Despite some slowing, growth remains quite strong in most of the smaller
east Asian economies. The tsunami disaster is unlikely to have a major
impact on aggregate GDP in the Asian region but will reduce growth in
the short term in Indonesia and Thailand, as well as in some smaller economies
on the Indian Ocean rim. Overall, most observers expect growth of the
world economy, though not as strong as last year, to continue in 2005
at an above-average pace for the third successive year.

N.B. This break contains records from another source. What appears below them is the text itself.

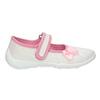Detská domáca obuv s mašličkou mini-b, biela, 379-1214 - 15
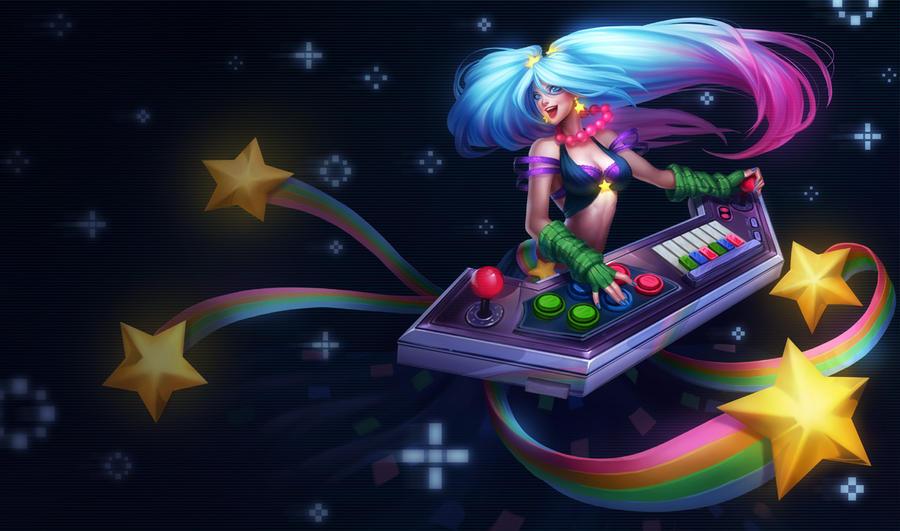 Arcade Sona by Aveldine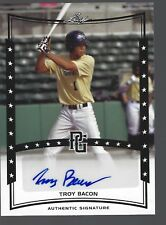 2014 Leaf Perfect Game Showcase Autographs #A-TB3 Troy Bacon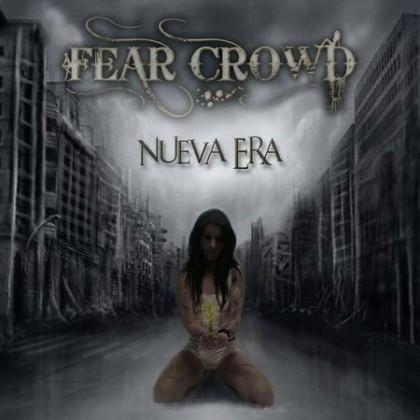 fearcrowd_nuevaera2014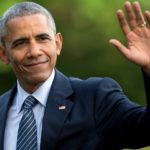 Obama to Become First US President to Visit Laos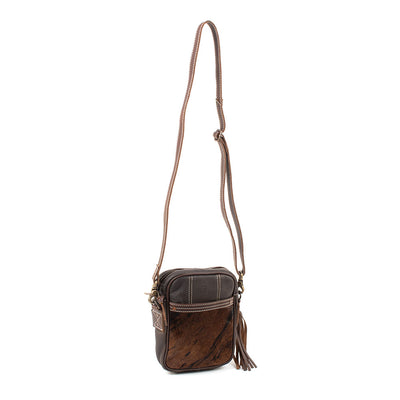 STS Ranchwear Brindle Crossbody WOMEN - Accessories - Handbags - Crossbody bags STS Ranchwear Teskeys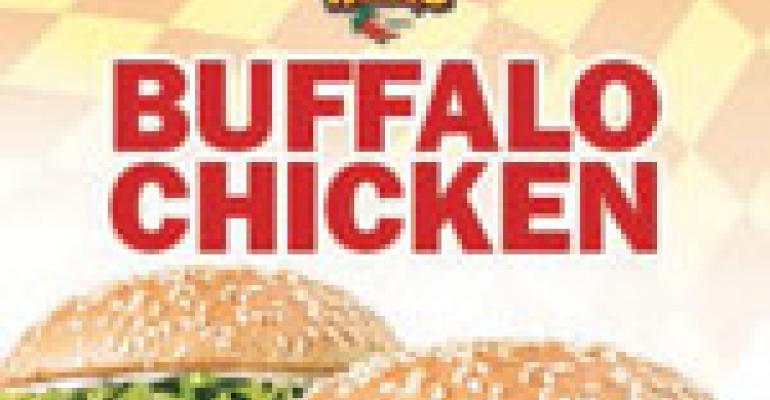 Checkers serves up Buffalo chicken sandwich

The strong global economy has contributed to upward pressure on commodity
prices in the past couple of years. One important aspect of this was the
sharp rise in oil prices, which peaked in October last year. While the
rise in oil prices was seen as primarily a consequence of strong global
demand, supply disruptions also played a role, and much attention last
year was focused on the possible impact that higher prices might have
on global economic performance. With oil prices in recent months having
fluctuated in a range somewhat below their October peak, risks to the
global economy from that source appear to have lessened.
Prices of a range of other mineral commodities have generally remained
firm or increased further over recent months. For Australia, this is providing
a significant stimulus to national income and spending, with the prospect
of more to come. World prices of Australia's base metals exports are now
around 40 per cent higher than they were two years ago. For iron ore and
coal, substantial increases in contract prices are set to take effect
later this year, building on the already sharp increases of last year.
In addition to boosting incomes and spending in Australia, the effects
of rising commodity prices are also being seen in producer prices more
generally.
In international financial markets the main development recently has
been the continued decline in the US dollar. In the final three months
of last year the US dollar declined by 8 per cent against the euro and
7 per cent against the yen, to be around its lowest level in the past
decade. Since the beginning of 2005, the US dollar has recovered somewhat
against the euro, but has remained around its recent lows against the
yen and other Asian currencies. Movements in the US dollar have continued
to be the major influence on the Australian dollar over the past few months.
The domestic currency has generally traded in a range of US76 to US79
cents, and is around the middle of that range at present. The Australian
dollar's movement against other floating currencies has been modest.
Given the strength of the US economy, the Federal Reserve has further
tightened monetary policy and financial markets expect this to continue.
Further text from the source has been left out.